WHAT YOU WILL DO: Reproduce the stretch of records from the line containing "In the captured" through the end of the records, requests included. Shift every number in the answers, coordinates and distances alike, by -28, and leave the requests unchanged.

SOURCE RECORDS:
********************
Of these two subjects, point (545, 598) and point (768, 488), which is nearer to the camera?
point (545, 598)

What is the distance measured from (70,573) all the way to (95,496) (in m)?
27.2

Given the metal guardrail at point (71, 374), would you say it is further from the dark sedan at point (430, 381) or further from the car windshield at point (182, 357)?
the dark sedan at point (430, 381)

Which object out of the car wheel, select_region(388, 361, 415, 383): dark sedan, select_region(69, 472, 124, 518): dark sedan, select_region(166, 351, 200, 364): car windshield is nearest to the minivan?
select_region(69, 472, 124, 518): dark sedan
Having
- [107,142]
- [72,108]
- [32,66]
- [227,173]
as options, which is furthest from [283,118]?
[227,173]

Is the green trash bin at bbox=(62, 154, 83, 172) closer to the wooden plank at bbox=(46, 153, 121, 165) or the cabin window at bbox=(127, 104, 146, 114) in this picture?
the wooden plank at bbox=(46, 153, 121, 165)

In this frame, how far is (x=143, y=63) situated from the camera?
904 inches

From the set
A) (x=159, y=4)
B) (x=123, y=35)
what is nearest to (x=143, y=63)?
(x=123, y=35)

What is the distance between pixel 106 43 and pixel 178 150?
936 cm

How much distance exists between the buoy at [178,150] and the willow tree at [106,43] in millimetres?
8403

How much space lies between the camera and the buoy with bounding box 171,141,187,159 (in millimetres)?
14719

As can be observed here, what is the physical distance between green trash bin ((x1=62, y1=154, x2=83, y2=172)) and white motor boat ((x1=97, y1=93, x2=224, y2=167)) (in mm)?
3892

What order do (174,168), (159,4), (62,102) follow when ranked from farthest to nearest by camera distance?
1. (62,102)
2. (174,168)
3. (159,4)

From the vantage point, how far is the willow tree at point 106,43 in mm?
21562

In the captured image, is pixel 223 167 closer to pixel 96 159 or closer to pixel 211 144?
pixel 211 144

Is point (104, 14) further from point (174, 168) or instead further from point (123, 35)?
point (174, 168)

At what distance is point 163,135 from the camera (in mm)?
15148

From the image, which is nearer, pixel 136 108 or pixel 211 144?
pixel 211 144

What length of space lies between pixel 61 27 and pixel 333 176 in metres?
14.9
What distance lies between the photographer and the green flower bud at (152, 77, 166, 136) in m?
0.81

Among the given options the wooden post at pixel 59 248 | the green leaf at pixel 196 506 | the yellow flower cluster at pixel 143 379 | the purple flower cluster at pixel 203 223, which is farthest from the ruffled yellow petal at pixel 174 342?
********************
THE RESULT:
In the captured image, is pixel 223 167 closer to pixel 96 159 or closer to pixel 211 144?
pixel 183 116

Is point (104, 14) further from point (174, 168) or instead further from point (123, 35)?
point (146, 140)

At what distance is point 163,135 from the camera (in mm)?
15120

From the image, which is nearer, pixel 136 108 or pixel 211 144?
pixel 183 116

What length of space lies between pixel 61 27 and pixel 333 176 in metres?
-13.1
What distance lies between the photographer and the green flower bud at (152, 77, 166, 136) in m?
-27.19

Among the given options the wooden post at pixel 59 248 | the green leaf at pixel 196 506 | the yellow flower cluster at pixel 143 379 | the purple flower cluster at pixel 203 223, which is farthest from the ruffled yellow petal at pixel 174 342?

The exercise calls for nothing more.